• EXPLORE THE MATERIAL:
A) In the ankle MRI abstract, how long did it take to create the three-dimensional segmentation models?
B) According to the ankle MRI abstract, why did absolute measurement values differ between modalities even though the readers showed good correlation? Answer in one to three sentences.
C) Return everything in the ankle MRI abstract from "Scientific Session 06" down to "S. Nordeck (email@example.com)".

• SUPPLIED PASSAGE:
┌──

Scientific Session 06 — Musculoskeletal - FootMonday, May 1, 2017
2985. Bone and Joint Modeling From 3D Ankle MRI: Feasibility and Comparison With Radiographs and 2D MRI
Nordeck S*, Koerper C, Adler A, Xi Y, Chhabra A. University of Texas Southwestern Medical Center, Dallas, TX
Address correspondence to S. Nordeck (email@example.com)
Objective: The purpose of this study was to evaluate feasibility of creating segmented joint models (bone surface reconstructed radiography) from 3D isotropic ankle MRI, assess various angular and joint space measurements on models and compare with corresponding radiographs and 2D MRI measurements, and determine differences in time consumption for performing the measurements.
Materials and Methods: Our study was a HIPAA-compliant series of 27 consecutive subjects with 3D ankle MRI isotropic datasets (0.65-mm voxel, fast spin-echo, proton density–weighted sequence) performed on 3-T scanners. Three subjects with incomplete radiographic series were excluded. Thus, images from 11 left and 13 right ankles in 24 subjects (16 female, eight male; mean age, 46 years; age range, 17–73 years). Segmented joint models (bone surface reconstructed radiographs) were created on all isotropic MR datasets by one observer. Three readers independently performed various blinded angular and joint space measurements on the models, corresponding 2D MRI, and radiographs at study inception and 8 weeks later. Mean and SD were calculated for each measurement. Paired t tests were performed for each pair (radiograph vs 2D MRI, radiograph vs 3D model, and 2D MRI vs 3D model) within each parameter; p values less than 0.05 were considered statistically significant. Spearman correlation coefficient between measurements was performed to assess interreader agreement. Interclass correlation coefficients (ICCs) were calculated, and time difference analysis was performed.
Results: Three-dimensional segmentation models resembling radiographs were created in all cases within 10 ± 5 minutes. Good agreement (ICC > 0.65) was noted in all reader measurements across all modalities with the exception of measuring the talocrural angle on all images, talar pitch on 3D MRI, and tibiofibular clear space on 2D MRI, which showed weak-to-poor correlation. Time consumption was significantly greater (p < 0.05) on 2D than on 3D for all measurements except lateral clear space and medial tibiotalar concavity assessments. Time consumption was noted to be significantly greater (p < 0.05) on radiography than on 3D MRI for nearly half the measurements for each reader.
Conclusion: Three-dimensional bone and joint segmentation models resembling radiographs can be constructed from isotropic MRI data. Although good correlation was noted among all readers, absolute measurement values differed. These differences are likely related to positioning variances between modalities versus the ideal positioning of the 3D reconstruction. Tighter collimation, a protocol variation, also limited evaluation in some cases because reference points normally used with radiography were not included, contributing to variance. Very good (ICC > 0.7) interreader agreement was noted for most measurements with a few measurements showing moderate to good correlation (ICC > 0.5 to 0.65). Measurements on the 3D model were significantly faster when compared with 2D MRI and generally faster than radiography. Using 3D models to obtain joint space and angular measures from MRI ankle examinations improves efficiency of objective ankle assessment. In the future, automated model generation and measurement acquisition with import into a standardized report may be feasible.

└──

• SUPPLIED INFORMATION:
┌──

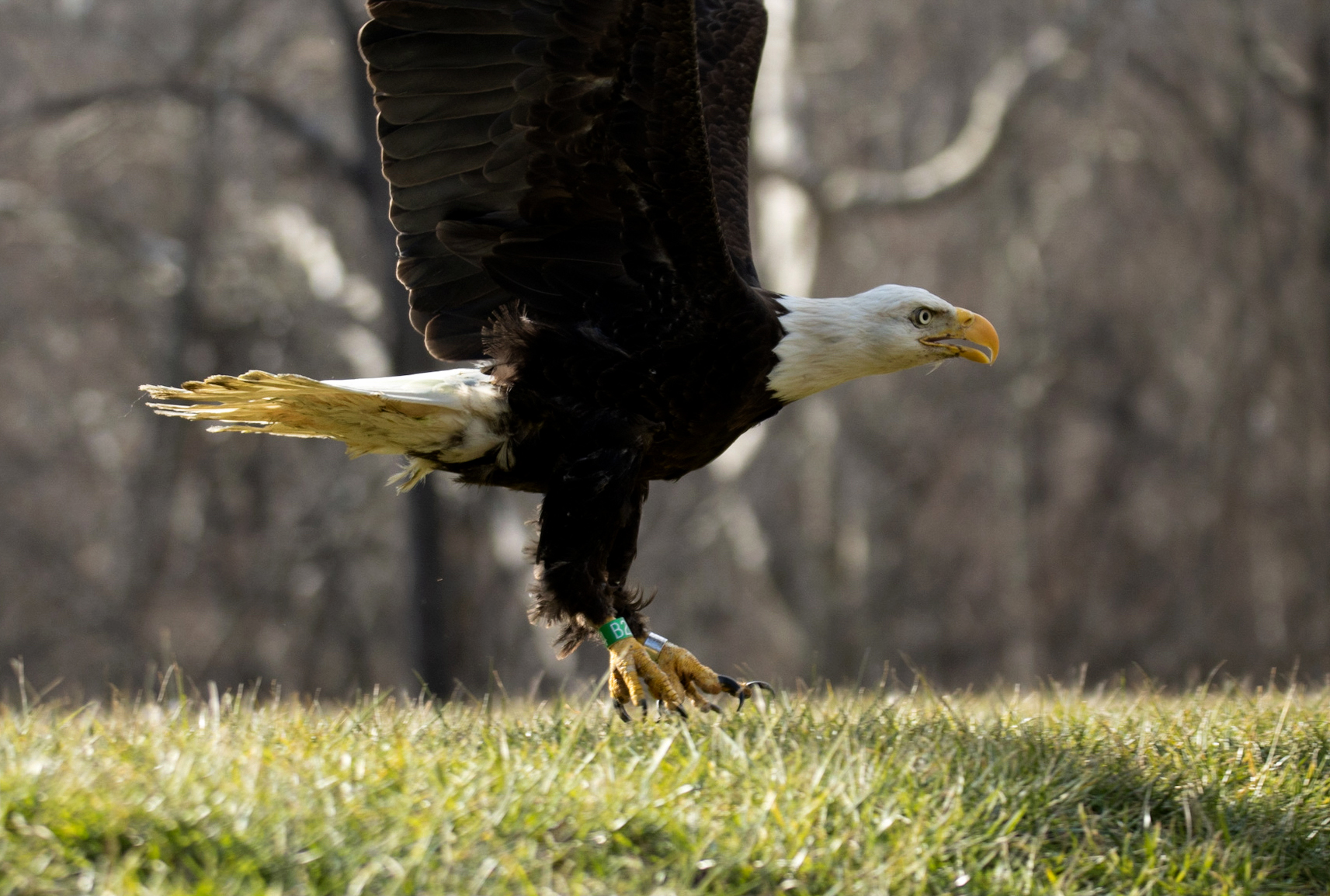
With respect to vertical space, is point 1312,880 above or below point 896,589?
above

└──
┌──

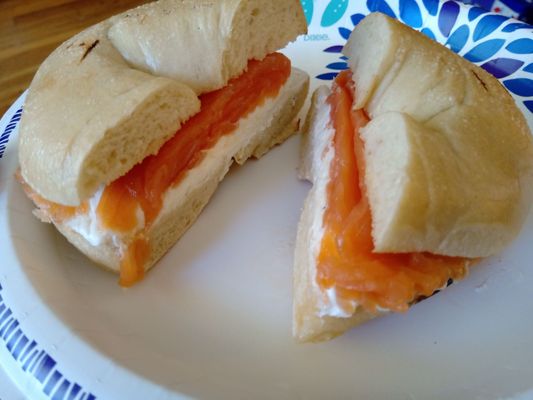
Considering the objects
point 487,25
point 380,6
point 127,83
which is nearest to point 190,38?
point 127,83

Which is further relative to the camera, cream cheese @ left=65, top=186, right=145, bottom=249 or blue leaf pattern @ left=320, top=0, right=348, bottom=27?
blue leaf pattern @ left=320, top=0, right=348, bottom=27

└──
┌──

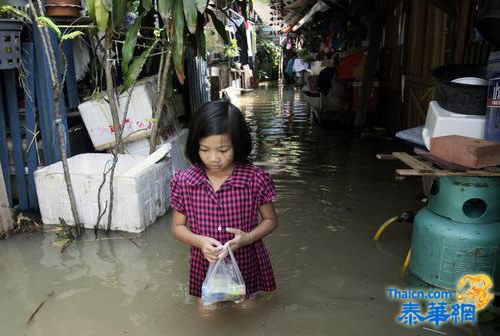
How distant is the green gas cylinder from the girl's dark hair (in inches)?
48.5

└──

• SOLUTIONS TO THE PROBLEMS:
A) They were created in all cases within 10 ± 5 minutes.

B) The differences are likely related to variations in positioning between modalities, compared with the ideal positioning of the 3D reconstruction. Tighter collimation, a protocol variation, also limited evaluation in some cases because it left out reference points normally used with radiography, which added to the variance.

C)
Scientific Session 06 — Musculoskeletal - FootMonday, May 1, 2017
2985. Bone and Joint Modeling From 3D Ankle MRI: Feasibility and Comparison With Radiographs and 2D MRI
Nordeck S*, Koerper C, Adler A, Xi Y, Chhabra A. University of Texas Southwestern Medical Center, Dallas, TX
Address correspondence to S. Nordeck (email@example.com)